**EXTRACTED INFORMATION**
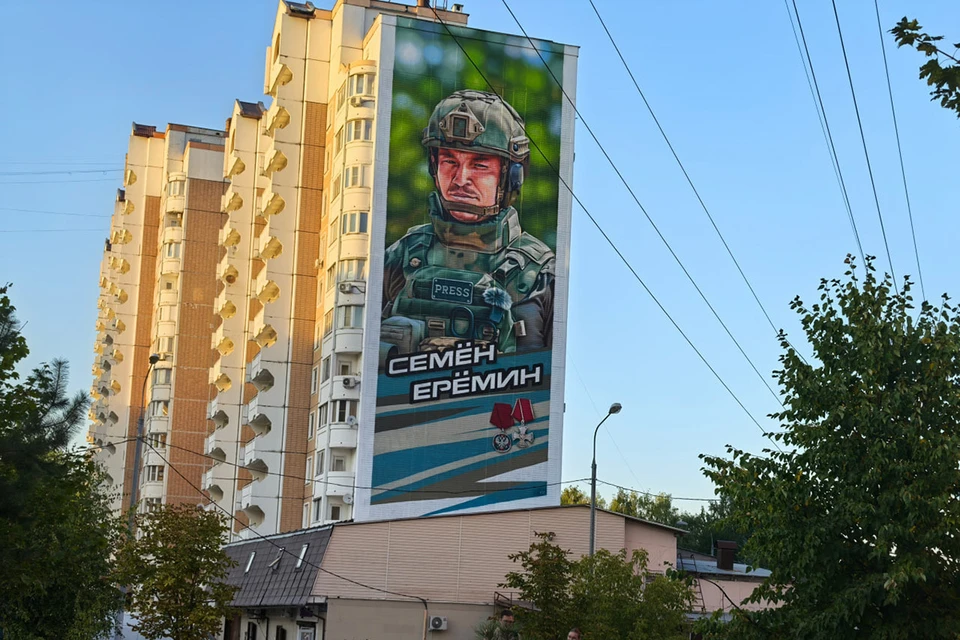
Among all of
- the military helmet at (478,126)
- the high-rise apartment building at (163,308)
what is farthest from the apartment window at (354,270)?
the high-rise apartment building at (163,308)

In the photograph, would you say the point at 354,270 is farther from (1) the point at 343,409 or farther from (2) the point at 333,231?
(1) the point at 343,409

**SHORT PROBLEM**
Copy the lines above word for word, leaving out the picture.

**RESPONSE**
Among all of
- the military helmet at (478,126)
- the high-rise apartment building at (163,308)
what is farthest from the apartment window at (354,270)?
the high-rise apartment building at (163,308)

In the photograph, would you say the point at 354,270 is farther from (1) the point at 343,409 or farther from (2) the point at 333,231?
(1) the point at 343,409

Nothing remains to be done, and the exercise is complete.